Landwirtschaft kann klimaneutral werden
«Wir haben uns im Rahmen des Pariser Klimaabkommens verpflichtet, die Treibhausgasemissionen bis 2050 auf null zu bringen – es stellt sich deshalb nicht die Frage, ob, sondern wie wir die Emissionen reduzieren können», betont Michael Studer. Für die Landwirtschaft sei er relativ zuversichtlich, dass sie klimaneutral werde. «Aber es bleibt noch viel zu tun», so der Forscher. Er geht davon aus, dass die Schweiz 2050 noch etwa 10 Millionen Tonnen CO 2 -Äquivalente ausstossen wird. Die Landwirtschaft werde dazu etwa 5 Millionen beitragen.

____________________

> **AUFGABEN**:
**1.** Beantworte zum Abschnitt über klimaneutrale Landwirtschaft diese Fragen:
(a) Im Rahmen welches Abkommens besteht die Verpflichtung, die Treibhausgasemissionen auf null zu bringen?
(b) Wie viele Tonnen CO2-Äquivalente wird die Schweiz nach Michael Studers Annahme 2050 noch ausstoßen?
(c) Wie viel davon soll die Landwirtschaft beitragen?
**2.** Gib aus dem Abschnitt über klimaneutrale Landwirtschaft den Teil wortgetreu wieder, der mit den Worten „Landwirtschaft kann klimaneutral“ beginnt und mit „5 Millionen beitragen.“ endet.
**3.** Schreibe die Fortsetzung des Abschnitts über klimaneutrale Landwirtschaft, beginnend nach seinem letzten Satz.
Die Einträge stammen aus einer anderen Quelle als der Abschnitt über klimaneutrale Landwirtschaft.

> **AUSGELESENE EINTRÄGE**:
____________________

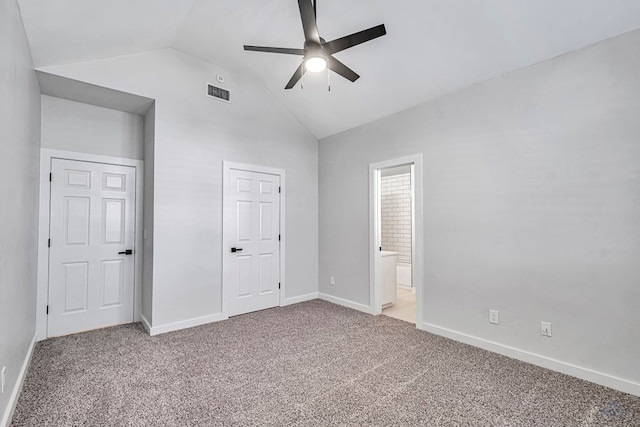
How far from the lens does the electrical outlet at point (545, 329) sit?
2668mm

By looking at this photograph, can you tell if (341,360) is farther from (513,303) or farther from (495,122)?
(495,122)

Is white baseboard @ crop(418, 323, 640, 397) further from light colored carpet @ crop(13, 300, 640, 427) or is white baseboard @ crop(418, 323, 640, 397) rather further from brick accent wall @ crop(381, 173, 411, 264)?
brick accent wall @ crop(381, 173, 411, 264)

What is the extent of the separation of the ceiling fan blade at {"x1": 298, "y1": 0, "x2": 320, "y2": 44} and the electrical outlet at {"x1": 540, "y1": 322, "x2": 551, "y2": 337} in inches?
118

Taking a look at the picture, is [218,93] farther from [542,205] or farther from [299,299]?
[542,205]

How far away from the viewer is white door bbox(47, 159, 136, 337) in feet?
11.2

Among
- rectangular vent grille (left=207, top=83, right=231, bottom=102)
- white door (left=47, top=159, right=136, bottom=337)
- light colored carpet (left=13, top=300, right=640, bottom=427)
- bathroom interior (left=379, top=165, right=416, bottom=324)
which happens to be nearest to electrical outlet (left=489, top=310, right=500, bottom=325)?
light colored carpet (left=13, top=300, right=640, bottom=427)

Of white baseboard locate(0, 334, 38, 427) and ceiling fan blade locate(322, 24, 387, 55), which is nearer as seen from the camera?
white baseboard locate(0, 334, 38, 427)

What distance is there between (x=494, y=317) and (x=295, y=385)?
6.64 ft

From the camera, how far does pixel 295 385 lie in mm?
2375

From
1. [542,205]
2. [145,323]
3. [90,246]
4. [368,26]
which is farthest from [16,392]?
[542,205]

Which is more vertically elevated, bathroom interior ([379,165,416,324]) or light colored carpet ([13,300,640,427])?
bathroom interior ([379,165,416,324])

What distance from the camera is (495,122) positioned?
3.03m

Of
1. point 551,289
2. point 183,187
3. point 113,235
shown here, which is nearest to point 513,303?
point 551,289

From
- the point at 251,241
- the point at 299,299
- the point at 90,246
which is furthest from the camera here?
the point at 299,299
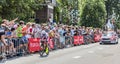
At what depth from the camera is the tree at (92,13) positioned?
6072 cm

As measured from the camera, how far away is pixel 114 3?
8769 centimetres

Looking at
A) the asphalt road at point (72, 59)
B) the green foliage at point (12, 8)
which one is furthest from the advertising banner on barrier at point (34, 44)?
the green foliage at point (12, 8)

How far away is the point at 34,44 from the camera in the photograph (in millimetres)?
21562

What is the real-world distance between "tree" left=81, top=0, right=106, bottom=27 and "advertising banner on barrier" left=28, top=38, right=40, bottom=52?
3922 centimetres

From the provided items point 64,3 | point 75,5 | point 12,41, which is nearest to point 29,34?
point 12,41

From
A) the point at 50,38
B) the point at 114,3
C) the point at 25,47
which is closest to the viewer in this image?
the point at 25,47

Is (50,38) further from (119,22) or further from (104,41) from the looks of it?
(119,22)

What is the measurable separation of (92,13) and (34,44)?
1589 inches

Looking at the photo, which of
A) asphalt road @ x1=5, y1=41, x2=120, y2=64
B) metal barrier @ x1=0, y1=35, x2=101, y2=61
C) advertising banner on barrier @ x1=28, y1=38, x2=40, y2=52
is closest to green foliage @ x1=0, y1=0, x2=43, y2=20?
metal barrier @ x1=0, y1=35, x2=101, y2=61

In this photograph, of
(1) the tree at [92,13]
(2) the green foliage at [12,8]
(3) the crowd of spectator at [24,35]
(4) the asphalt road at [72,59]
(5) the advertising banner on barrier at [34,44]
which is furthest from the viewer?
(1) the tree at [92,13]

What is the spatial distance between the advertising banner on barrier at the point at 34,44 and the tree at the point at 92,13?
3922cm

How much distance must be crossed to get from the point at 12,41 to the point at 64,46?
9794 mm

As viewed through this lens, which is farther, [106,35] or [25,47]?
[106,35]

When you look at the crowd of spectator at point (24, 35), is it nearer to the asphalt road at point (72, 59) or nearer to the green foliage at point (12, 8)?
the asphalt road at point (72, 59)
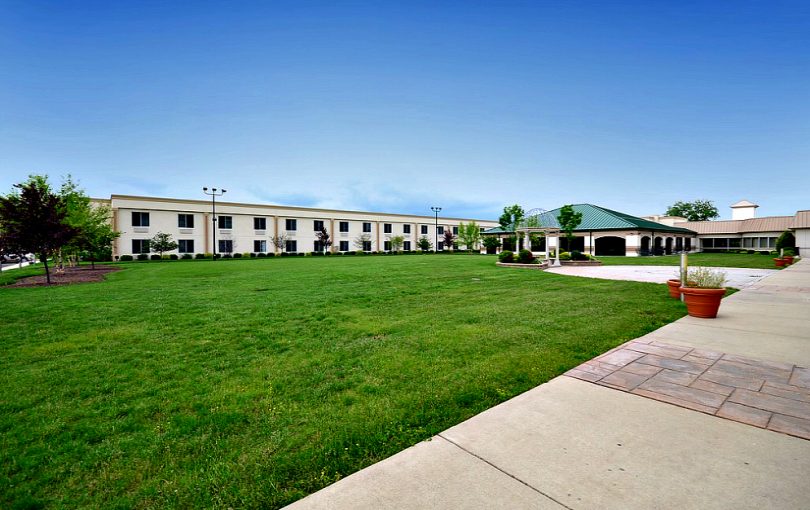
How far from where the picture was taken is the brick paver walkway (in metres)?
3.41

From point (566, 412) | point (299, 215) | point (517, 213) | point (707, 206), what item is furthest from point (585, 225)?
point (707, 206)

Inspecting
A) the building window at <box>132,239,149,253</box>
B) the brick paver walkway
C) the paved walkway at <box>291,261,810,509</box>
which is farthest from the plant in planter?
the building window at <box>132,239,149,253</box>

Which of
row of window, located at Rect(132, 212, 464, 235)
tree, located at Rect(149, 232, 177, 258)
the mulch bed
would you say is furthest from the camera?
row of window, located at Rect(132, 212, 464, 235)

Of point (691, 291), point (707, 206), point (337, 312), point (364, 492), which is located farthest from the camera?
point (707, 206)

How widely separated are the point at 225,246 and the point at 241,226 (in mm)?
3537

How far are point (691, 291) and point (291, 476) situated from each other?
870 cm

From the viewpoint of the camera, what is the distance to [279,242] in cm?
5350

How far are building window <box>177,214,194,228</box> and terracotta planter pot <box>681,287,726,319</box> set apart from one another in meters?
52.7

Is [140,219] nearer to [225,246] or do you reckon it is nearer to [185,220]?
[185,220]

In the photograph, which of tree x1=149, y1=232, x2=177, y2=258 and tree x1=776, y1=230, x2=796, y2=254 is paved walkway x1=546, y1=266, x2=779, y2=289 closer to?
tree x1=776, y1=230, x2=796, y2=254

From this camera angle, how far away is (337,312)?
8844mm

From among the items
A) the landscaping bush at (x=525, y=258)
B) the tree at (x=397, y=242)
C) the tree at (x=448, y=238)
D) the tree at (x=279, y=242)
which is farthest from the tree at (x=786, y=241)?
the tree at (x=279, y=242)

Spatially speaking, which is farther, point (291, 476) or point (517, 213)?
point (517, 213)

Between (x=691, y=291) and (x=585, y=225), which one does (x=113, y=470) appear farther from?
(x=585, y=225)
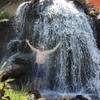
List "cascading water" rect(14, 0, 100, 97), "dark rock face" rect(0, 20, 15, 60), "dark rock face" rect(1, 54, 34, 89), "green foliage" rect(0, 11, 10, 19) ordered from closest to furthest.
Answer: "dark rock face" rect(1, 54, 34, 89), "cascading water" rect(14, 0, 100, 97), "dark rock face" rect(0, 20, 15, 60), "green foliage" rect(0, 11, 10, 19)

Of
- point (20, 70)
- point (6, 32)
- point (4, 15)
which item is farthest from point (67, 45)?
point (4, 15)

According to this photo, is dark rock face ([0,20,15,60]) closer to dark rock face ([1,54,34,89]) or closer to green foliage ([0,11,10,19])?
green foliage ([0,11,10,19])

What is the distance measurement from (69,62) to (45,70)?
3.09ft

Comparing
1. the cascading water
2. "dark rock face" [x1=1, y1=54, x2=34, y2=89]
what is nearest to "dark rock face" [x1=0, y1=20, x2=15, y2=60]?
the cascading water

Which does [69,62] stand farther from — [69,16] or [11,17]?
[11,17]

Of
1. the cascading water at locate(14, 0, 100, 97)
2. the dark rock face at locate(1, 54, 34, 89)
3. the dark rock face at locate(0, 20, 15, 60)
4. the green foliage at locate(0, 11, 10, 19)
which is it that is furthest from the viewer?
the green foliage at locate(0, 11, 10, 19)

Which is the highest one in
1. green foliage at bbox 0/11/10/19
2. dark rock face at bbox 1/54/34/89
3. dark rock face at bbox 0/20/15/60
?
green foliage at bbox 0/11/10/19

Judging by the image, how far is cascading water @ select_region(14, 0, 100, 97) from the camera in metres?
11.6

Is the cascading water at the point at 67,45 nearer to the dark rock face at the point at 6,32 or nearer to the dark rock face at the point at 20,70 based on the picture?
the dark rock face at the point at 6,32

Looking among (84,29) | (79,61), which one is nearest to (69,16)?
(84,29)

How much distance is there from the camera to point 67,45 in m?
12.2

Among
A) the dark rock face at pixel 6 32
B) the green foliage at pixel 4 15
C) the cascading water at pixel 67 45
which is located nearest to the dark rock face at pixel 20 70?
the cascading water at pixel 67 45

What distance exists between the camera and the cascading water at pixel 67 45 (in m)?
11.6

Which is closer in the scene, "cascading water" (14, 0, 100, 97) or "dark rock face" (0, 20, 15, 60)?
"cascading water" (14, 0, 100, 97)
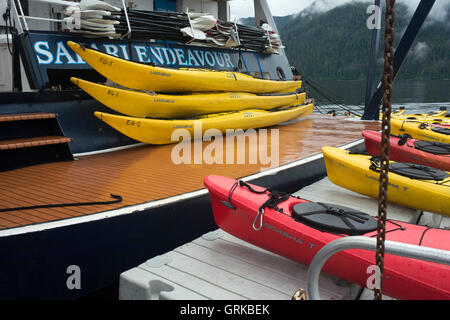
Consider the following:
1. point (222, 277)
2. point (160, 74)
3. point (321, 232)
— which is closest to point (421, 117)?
point (160, 74)

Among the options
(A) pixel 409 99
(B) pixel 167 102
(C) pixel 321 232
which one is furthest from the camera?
(A) pixel 409 99

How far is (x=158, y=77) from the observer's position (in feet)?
18.5

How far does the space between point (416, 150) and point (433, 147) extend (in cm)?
24

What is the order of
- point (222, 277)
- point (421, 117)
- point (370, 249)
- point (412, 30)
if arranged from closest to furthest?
point (370, 249), point (222, 277), point (412, 30), point (421, 117)

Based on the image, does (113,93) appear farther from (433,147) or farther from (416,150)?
(433,147)

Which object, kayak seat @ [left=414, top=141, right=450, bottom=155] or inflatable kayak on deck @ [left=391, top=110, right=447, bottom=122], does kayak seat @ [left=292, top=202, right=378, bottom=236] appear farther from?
inflatable kayak on deck @ [left=391, top=110, right=447, bottom=122]

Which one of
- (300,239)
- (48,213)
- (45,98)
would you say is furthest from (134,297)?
(45,98)

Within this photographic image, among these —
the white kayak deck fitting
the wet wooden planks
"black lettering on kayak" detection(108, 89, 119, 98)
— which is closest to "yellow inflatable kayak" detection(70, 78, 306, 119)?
"black lettering on kayak" detection(108, 89, 119, 98)

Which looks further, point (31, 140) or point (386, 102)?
point (31, 140)

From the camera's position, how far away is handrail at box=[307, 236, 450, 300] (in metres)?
1.45

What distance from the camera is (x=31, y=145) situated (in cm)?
431

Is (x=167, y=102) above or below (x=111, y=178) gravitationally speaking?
above

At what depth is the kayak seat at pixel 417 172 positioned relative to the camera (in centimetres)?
406
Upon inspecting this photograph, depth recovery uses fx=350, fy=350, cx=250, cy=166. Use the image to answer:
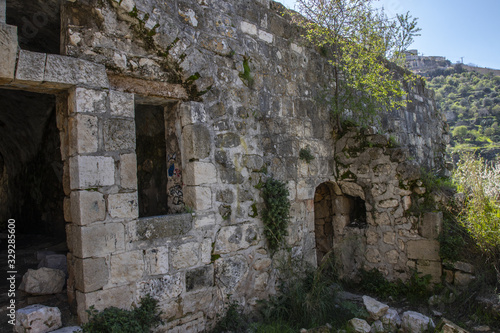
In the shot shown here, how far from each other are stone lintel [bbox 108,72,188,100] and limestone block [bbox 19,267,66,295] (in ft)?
6.31

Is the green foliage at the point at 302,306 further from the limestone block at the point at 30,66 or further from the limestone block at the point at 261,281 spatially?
the limestone block at the point at 30,66

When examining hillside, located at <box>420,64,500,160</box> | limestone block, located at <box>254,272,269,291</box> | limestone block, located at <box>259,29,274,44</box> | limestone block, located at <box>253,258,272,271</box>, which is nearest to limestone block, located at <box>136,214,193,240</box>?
limestone block, located at <box>253,258,272,271</box>

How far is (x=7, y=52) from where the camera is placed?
2.69m

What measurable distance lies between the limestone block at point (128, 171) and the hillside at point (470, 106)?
15.8 m

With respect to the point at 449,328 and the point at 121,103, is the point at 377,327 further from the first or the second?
the point at 121,103

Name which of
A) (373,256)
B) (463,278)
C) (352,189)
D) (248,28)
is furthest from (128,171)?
(463,278)

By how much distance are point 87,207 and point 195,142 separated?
1.26 m

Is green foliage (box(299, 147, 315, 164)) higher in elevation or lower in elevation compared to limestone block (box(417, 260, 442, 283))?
higher

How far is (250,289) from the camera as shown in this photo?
4.18 m

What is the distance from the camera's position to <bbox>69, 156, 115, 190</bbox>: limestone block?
294 cm

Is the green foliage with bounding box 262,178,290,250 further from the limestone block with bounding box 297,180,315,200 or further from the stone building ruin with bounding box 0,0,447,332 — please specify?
the limestone block with bounding box 297,180,315,200

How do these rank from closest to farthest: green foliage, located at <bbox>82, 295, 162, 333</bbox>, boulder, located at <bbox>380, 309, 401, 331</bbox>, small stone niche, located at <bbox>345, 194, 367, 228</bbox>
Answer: green foliage, located at <bbox>82, 295, 162, 333</bbox>
boulder, located at <bbox>380, 309, 401, 331</bbox>
small stone niche, located at <bbox>345, 194, 367, 228</bbox>

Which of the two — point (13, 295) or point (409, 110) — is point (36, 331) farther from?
point (409, 110)

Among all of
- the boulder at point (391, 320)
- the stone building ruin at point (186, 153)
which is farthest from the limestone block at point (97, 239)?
the boulder at point (391, 320)
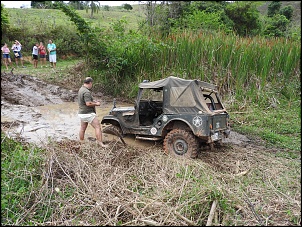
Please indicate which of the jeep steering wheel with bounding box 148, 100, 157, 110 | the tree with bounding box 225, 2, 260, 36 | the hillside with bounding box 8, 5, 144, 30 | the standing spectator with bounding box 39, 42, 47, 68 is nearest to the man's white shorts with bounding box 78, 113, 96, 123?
the jeep steering wheel with bounding box 148, 100, 157, 110

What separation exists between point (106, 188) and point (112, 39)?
403 inches

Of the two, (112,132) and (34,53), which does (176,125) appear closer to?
(112,132)

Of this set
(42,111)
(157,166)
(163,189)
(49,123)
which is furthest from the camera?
(42,111)

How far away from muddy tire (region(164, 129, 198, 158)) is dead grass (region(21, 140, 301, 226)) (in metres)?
0.32

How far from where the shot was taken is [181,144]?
20.3 feet

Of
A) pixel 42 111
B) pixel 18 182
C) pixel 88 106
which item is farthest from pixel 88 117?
pixel 42 111

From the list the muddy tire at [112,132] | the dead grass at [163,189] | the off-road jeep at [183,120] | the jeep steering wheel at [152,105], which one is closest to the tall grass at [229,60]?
the off-road jeep at [183,120]

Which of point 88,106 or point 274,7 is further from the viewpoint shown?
point 274,7

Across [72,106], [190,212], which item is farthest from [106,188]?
[72,106]

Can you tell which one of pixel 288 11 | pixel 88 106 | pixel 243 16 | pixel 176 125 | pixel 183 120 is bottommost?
pixel 176 125

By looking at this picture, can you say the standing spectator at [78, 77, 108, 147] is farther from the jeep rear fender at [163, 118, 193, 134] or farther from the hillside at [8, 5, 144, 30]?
the hillside at [8, 5, 144, 30]

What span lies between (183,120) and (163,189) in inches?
78.3

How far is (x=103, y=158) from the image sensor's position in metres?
5.63

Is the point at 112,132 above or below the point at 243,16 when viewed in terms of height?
below
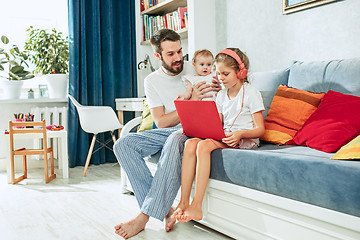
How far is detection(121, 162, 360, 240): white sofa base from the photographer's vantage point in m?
1.18

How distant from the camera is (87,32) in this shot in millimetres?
3697

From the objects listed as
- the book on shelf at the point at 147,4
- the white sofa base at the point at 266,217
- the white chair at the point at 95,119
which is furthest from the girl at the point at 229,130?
the book on shelf at the point at 147,4

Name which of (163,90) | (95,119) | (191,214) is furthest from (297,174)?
(95,119)

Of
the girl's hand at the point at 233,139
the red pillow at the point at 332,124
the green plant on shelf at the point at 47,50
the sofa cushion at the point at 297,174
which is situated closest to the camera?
the sofa cushion at the point at 297,174

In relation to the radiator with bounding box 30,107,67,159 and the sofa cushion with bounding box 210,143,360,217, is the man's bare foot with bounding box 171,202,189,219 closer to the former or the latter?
the sofa cushion with bounding box 210,143,360,217

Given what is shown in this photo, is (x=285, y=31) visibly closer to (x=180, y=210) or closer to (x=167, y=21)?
(x=167, y=21)

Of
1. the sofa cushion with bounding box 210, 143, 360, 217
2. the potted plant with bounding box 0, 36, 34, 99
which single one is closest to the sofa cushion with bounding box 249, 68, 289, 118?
the sofa cushion with bounding box 210, 143, 360, 217

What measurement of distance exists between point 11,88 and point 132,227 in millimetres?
2438

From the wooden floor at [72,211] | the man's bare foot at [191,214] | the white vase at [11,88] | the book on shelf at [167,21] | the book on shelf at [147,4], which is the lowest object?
the wooden floor at [72,211]

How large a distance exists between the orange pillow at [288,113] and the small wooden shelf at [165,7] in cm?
182

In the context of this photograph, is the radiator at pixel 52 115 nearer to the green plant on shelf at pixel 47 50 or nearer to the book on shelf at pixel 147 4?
the green plant on shelf at pixel 47 50

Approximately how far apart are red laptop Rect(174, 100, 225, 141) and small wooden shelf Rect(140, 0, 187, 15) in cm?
191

____________________

> **ERGEBNISSE JE AUFGABE**:
**1.**
(a) Im Rahmen des Pariser Klimaabkommens.
(b) Etwa 10 Millionen Tonnen.
(c) Etwa 5 Millionen Tonnen.

**2.**
Landwirtschaft kann klimaneutral werden
«Wir haben uns im Rahmen des Pariser Klimaabkommens verpflichtet, die Treibhausgasemissionen bis 2050 auf null zu bringen – es stellt sich deshalb nicht die Frage, ob, sondern wie wir die Emissionen reduzieren können», betont Michael Studer. Für die Landwirtschaft sei er relativ zuversichtlich, dass sie klimaneutral werde. «Aber es bleibt noch viel zu tun», so der Forscher. Er geht davon aus, dass die Schweiz 2050 noch etwa 10 Millionen Tonnen CO 2 -Äquivalente ausstossen wird. Die Landwirtschaft werde dazu etwa 5 Millionen beitragen.

**3.**
Relativ nimmt der Anteil der Landwirtschaft also zu, absolut trägt die Landwirtschaft dazu bei, die CO 2 -Emissionen zu reduzieren. Die 5 Millionen Tonnen CO 2 -Äquivalente entsprechend dem Ziel, ihre Emissionen im Vergleich zu 1990 um 40 Prozent zu reduzieren. Damals verursachte die Landwirtschaft 8 Millionen Tonnen CO 2 -Äquivalente, 2020 noch rund 7,2 Millionen Tonnen. Müsste die Landwirtschaft Netto-Null erreichen, müssten Treibhausgase sequestriert werden, so Michael Studer.